- Supplied data:
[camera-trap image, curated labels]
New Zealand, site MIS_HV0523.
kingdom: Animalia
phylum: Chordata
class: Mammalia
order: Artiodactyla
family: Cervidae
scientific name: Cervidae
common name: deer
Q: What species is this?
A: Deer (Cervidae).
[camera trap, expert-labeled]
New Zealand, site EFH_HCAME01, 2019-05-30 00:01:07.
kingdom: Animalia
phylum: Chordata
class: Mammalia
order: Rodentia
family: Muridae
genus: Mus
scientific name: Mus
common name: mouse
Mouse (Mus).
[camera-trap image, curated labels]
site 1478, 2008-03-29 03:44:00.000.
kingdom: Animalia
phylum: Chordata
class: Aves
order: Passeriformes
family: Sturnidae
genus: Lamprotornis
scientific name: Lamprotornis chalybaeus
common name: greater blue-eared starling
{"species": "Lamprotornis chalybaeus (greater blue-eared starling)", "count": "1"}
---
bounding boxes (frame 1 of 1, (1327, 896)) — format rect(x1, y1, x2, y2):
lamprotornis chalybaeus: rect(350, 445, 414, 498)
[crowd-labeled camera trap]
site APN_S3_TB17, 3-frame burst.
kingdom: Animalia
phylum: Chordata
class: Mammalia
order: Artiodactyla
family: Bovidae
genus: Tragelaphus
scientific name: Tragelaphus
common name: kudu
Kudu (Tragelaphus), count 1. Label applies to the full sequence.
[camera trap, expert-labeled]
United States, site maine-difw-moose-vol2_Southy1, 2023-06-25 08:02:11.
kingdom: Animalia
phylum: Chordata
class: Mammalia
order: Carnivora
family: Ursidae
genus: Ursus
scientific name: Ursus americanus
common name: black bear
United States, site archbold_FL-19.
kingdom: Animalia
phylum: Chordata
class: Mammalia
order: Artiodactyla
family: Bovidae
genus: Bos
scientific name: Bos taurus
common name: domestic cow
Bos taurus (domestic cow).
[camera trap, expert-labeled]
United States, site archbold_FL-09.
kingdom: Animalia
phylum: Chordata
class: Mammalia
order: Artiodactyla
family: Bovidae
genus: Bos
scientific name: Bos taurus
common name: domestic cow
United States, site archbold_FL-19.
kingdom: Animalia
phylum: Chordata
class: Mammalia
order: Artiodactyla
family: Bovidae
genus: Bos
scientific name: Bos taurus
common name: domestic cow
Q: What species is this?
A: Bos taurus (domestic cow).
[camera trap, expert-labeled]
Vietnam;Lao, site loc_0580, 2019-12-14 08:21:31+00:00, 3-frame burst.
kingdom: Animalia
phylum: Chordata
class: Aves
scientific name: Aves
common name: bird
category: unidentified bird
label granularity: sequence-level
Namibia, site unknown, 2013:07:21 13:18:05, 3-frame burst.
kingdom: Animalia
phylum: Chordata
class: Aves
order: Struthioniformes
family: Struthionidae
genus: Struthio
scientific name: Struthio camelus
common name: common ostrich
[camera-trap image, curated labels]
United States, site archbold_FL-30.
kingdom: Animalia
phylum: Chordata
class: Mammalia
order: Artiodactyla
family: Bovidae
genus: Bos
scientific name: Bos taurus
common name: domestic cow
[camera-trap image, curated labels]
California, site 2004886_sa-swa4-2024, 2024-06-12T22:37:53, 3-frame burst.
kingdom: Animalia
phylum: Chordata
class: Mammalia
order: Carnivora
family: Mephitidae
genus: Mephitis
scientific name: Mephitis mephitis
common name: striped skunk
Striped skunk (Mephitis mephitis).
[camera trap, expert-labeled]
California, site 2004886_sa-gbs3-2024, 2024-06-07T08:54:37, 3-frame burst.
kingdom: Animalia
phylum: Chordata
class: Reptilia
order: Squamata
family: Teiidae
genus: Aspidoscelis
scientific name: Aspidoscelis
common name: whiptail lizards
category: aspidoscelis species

- Work task:
Beginning with the top line of the data above, output every line exactly until the one that contains "United States, site archbold_FL-09.", and include that one too.

- Answer section:
[camera-trap image, curated labels]
New Zealand, site MIS_HV0523.
kingdom: Animalia
phylum: Chordata
class: Mammalia
order: Artiodactyla
family: Cervidae
scientific name: Cervidae
common name: deer
Q: What species is this?
A: Deer (Cervidae).
[camera trap, expert-labeled]
New Zealand, site EFH_HCAME01, 2019-05-30 00:01:07.
kingdom: Animalia
phylum: Chordata
class: Mammalia
order: Rodentia
family: Muridae
genus: Mus
scientific name: Mus
common name: mouse
Mouse (Mus).
[camera-trap image, curated labels]
site 1478, 2008-03-29 03:44:00.000.
kingdom: Animalia
phylum: Chordata
class: Aves
order: Passeriformes
family: Sturnidae
genus: Lamprotornis
scientific name: Lamprotornis chalybaeus
common name: greater blue-eared starling
{"species": "Lamprotornis chalybaeus (greater blue-eared starling)", "count": "1"}
---
bounding boxes (frame 1 of 1, (1327, 896)) — format rect(x1, y1, x2, y2):
lamprotornis chalybaeus: rect(350, 445, 414, 498)
[crowd-labeled camera trap]
site APN_S3_TB17, 3-frame burst.
kingdom: Animalia
phylum: Chordata
class: Mammalia
order: Artiodactyla
family: Bovidae
genus: Tragelaphus
scientific name: Tragelaphus
common name: kudu
Kudu (Tragelaphus), count 1. Label applies to the full sequence.
[camera trap, expert-labeled]
United States, site maine-difw-moose-vol2_Southy1, 2023-06-25 08:02:11.
kingdom: Animalia
phylum: Chordata
class: Mammalia
order: Carnivora
family: Ursidae
genus: Ursus
scientific name: Ursus americanus
common name: black bear
United States, site archbold_FL-19.
kingdom: Animalia
phylum: Chordata
class: Mammalia
order: Artiodactyla
family: Bovidae
genus: Bos
scientific name: Bos taurus
common name: domestic cow
Bos taurus (domestic cow).
[camera trap, expert-labeled]
United States, site archbold_FL-09.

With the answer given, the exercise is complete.